Hierarchical clustering refers to a class of clustering methods that seek to build a hierarchy of clusters, in which some clusters contain others. In this assignment, we will explore a top-down approach, recursively bipartitioning the data using k-means.
Note to Amazon EC2 users: To conserve memory, make sure to stop all the other notebooks before running this notebook.
The following code block will check if you have the correct version of GraphLab Create. Any version later than 1.8.5 will do. To upgrade, read this page.
In [1]:
import graphlab
import matplotlib.pyplot as plt
import numpy as np
import sys
import os
import time
from scipy.sparse import csr_matrix
from sklearn.cluster import KMeans
from sklearn.metrics import pairwise_distances
%matplotlib inline
'''Check GraphLab Create version'''
from distutils.version import StrictVersion
assert (StrictVersion(graphlab.version) >= StrictVersion('1.8.5')), 'GraphLab Create must be version 1.8.5 or later.'
In [2]:
wiki = graphlab.SFrame('people_wiki.gl/')
As we did in previous assignments, let's extract the TF-IDF features:
In [3]:
wiki['tf_idf'] = graphlab.text_analytics.tf_idf(wiki['text'])
To run k-means on this dataset, we should convert the data matrix into a sparse matrix.
In [4]:
from em_utilities import sframe_to_scipy # converter
# This will take about a minute or two.
tf_idf, map_index_to_word = sframe_to_scipy(wiki, 'tf_idf')
To be consistent with the k-means assignment, let's normalize all vectors to have unit norm.
In [5]:
from sklearn.preprocessing import normalize
tf_idf = normalize(tf_idf)
Recall our workflow for clustering text data with k-means:
Let us modify the workflow to perform bipartitioning:
We'd like to be able to repeat Steps 3-6 multiple times to produce a hierarchy of clusters such as the following:
(root)
|
+------------+-------------+
| |
Cluster Cluster
+------+-----+ +------+-----+
| | | |
Cluster Cluster Cluster Cluster
Each parent cluster is bipartitioned to produce two child clusters. At the very top is the root cluster, which consists of the entire dataset.
Now we write a wrapper function to bipartition a given cluster using k-means.
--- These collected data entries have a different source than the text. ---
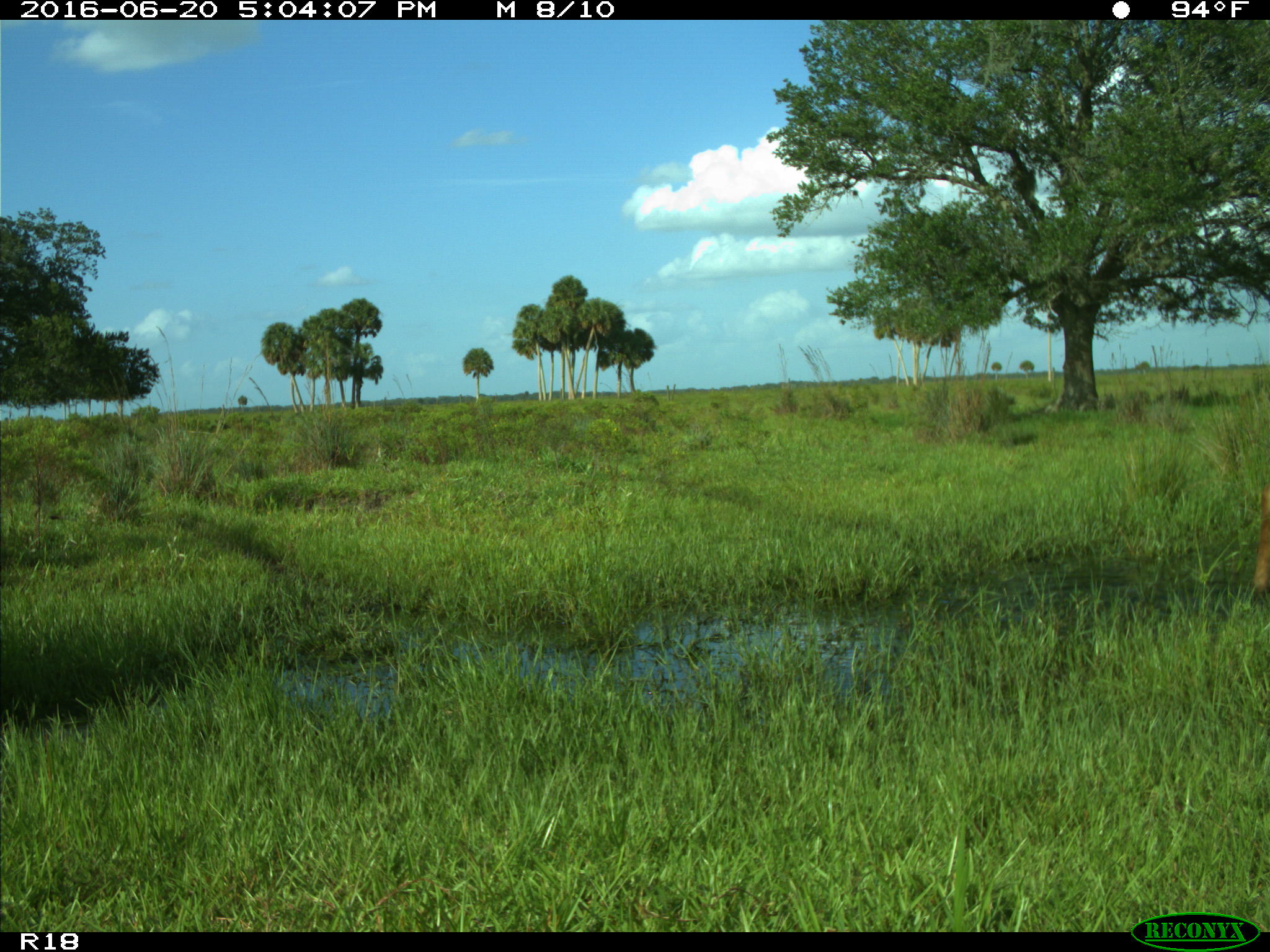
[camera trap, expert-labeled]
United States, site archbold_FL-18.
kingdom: Animalia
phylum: Chordata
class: Mammalia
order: Artiodactyla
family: Bovidae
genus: Bos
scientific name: Bos taurus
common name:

There are three variables that together comprise the cluster:
dataframe
: a subset of the original dataframe that correspond to member rows of the clustermatrix
: same set of rows, stored in sparse matrix formatcentroid
: the centroid of the cluster (not applicable for the root cluster)Rather than passing around the three variables separately, we package them into a Python dictionary. The wrapper function takes a single dictionary (representing a parent cluster) and returns two dictionaries (representing the child clusters).
In [6]:
def bipartition(cluster, maxiter=400, num_runs=4, seed=None):
'''cluster: should be a dictionary containing the following keys
* dataframe: original dataframe
* matrix: same data, in matrix format
* centroid: centroid for this particular cluster'''
data_matrix = cluster['matrix']
dataframe = cluster['dataframe']
# Run k-means on the data matrix with k=2. We use scikit-learn here to simplify workflow.
kmeans_model = KMeans(n_clusters=2, max_iter=maxiter, n_init=num_runs, random_state=seed, n_jobs=-1)
kmeans_model.fit(data_matrix)
centroids, cluster_assignment = kmeans_model.cluster_centers_, kmeans_model.labels_
# Divide the data matrix into two parts using the cluster assignments.
data_matrix_left_child, data_matrix_right_child = data_matrix[cluster_assignment==0], \
data_matrix[cluster_assignment==1]
# Divide the dataframe into two parts, again using the cluster assignments.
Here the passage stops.